An Enumerator is a class that “allows for both internal and external iteration” and you can get an enumerator by using Object#to_enum, Object#enum_for, or Enumerator#new. Each of those methods takes the name of a method you would like an enumerator for.

In essence an enumerator will use the method you’ve specified as its :each method.

my_enum = [1,2,3,4].enum_for(:map)
# => #<Enumerator: ...>
my_enum.each {|n| n*10}
# => [10, 20, 30, 40]

It’s that simple, armed with that knowledge we should now understand how these two lines produce the same output.

%w{hi there}.each.map {|word| word.upcase}
%w{hi there}.map.each {|word| word.upcase}

On the first line the call to :each returns an enumerator which uses the method :each as its :each method, and then we call :map on it with a block and map does its thing.

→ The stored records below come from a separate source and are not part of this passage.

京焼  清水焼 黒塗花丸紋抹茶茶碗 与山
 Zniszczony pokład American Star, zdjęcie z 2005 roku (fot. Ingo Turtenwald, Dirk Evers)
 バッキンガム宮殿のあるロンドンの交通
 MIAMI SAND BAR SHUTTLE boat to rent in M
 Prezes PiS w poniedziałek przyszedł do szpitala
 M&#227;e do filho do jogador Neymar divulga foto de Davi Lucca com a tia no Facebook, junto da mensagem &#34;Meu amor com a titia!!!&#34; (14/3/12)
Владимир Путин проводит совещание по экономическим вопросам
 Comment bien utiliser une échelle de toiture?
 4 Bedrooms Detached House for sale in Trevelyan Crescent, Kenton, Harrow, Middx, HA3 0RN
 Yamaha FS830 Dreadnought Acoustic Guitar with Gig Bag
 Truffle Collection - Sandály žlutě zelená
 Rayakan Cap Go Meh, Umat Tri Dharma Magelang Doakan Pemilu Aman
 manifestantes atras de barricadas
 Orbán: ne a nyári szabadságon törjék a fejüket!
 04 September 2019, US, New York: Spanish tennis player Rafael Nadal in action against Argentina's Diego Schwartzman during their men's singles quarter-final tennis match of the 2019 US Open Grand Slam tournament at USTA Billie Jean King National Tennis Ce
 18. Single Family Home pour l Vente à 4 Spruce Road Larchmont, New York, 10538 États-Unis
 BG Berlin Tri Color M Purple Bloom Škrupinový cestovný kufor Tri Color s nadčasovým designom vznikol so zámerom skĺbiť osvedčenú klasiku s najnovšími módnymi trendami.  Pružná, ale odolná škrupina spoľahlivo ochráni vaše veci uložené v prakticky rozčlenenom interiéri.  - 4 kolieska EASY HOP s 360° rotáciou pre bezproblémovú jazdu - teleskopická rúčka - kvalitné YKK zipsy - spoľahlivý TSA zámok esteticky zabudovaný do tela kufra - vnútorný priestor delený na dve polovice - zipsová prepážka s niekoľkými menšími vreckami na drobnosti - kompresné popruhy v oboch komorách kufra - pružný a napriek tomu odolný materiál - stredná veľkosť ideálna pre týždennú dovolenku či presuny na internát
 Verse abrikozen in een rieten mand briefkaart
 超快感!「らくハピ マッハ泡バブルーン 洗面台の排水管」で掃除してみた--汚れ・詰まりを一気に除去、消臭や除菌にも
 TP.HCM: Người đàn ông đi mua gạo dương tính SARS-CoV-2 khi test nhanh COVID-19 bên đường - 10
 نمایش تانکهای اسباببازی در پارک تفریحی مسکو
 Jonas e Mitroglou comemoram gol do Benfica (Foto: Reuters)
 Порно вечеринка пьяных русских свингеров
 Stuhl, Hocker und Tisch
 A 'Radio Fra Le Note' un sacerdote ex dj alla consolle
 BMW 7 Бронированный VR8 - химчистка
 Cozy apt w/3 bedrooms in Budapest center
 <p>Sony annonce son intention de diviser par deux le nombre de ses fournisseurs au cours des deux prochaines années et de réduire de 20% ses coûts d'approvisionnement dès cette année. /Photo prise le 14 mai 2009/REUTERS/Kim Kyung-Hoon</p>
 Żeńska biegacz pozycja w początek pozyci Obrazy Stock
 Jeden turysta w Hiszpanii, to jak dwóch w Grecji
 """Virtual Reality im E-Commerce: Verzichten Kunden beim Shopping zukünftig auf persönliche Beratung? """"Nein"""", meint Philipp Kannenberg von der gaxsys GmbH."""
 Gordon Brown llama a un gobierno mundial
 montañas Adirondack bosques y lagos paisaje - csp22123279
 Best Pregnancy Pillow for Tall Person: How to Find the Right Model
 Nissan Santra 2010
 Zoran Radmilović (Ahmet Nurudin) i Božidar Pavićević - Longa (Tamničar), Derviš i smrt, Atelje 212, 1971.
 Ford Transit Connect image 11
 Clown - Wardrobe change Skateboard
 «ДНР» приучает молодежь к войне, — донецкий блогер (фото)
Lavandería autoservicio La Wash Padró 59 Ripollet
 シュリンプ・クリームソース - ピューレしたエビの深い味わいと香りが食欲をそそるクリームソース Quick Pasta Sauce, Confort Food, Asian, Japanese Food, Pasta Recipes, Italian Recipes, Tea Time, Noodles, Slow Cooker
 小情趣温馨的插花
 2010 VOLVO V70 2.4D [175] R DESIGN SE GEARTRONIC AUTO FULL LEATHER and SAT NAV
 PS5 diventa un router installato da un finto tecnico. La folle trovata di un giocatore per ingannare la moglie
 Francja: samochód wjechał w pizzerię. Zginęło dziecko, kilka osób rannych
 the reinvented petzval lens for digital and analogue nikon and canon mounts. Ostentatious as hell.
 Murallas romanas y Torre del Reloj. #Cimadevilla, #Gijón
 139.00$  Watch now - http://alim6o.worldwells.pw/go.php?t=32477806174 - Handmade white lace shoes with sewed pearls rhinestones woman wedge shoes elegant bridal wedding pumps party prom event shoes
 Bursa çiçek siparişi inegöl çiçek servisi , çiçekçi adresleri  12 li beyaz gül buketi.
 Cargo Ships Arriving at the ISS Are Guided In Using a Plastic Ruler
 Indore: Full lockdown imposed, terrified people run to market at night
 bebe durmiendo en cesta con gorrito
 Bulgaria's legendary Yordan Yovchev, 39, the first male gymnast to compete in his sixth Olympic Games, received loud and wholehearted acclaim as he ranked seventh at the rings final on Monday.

That first line could be written like this as that’s essentially all it’s doing.

%w{hi there}.map {|word| word.upcase}

The second line is a little more interesting, when we call :map without a block it returns an enumerator which uses the :map method as it’s :each method. So when we call :each it’s really running :map code, so you could think of it actually doing something like this.

%w{hi there}.map.map {|word| word.upcase}

That wasn’t too difficult to understand, let’s finish off by looking at a few methods that Enumerator gives you for iteration.

iterate like you mean it

Enumerators are great if you want to build your own method that iterates over a collection, you can use :next to return the next element.

enum = [1,2,3].to_enum
# => #<Enumerator: ...>
enum.next
# => 1
enum.next
# => 2

You can use :rewind to go back to the start of the collection

enum.next
# => 3
enum.rewind
# => #<Enumerator: ...>
enum.next
# => 1

You can use :peek to peek forward and see what element is coming up.

enum.peek
# => 2
enum.next
# => 2

If you iterate too far a StopIteration error will be raised.

enum.next
# => 3
enum.next
# => StopIteration: iteration reached an end
#    from (pry):240:in `next'

The Enumerable module has a method :cycle that we can use if we want to cycle back round to the start of the collection when we reach the end.

enum = [1,2,3].enum_for(:cycle)
# => #<Enumerator: ...>
enum.next
# => 1
enum.next
# => 2
enum.next
# => 3
enum.next
# => 1

Here is a concrete example monkeypatching String using an enumerator to implement some simple encryption, XORing a string with a key that we pass in.

class String
  def^(key)
    key_enum = key.bytes.cycle
    bytes.map {|b| b ^ key_enum.next}.pack('C*')
  end
end
str = "my secret"
key = "k3y"
str ^ key
# => "\x06JY\x18V\x1A\x19V\r"

If you XOR the results again you get back the original key. Not very secure but it’s cool to know we can do this thanks to Enumerable and Enumerator.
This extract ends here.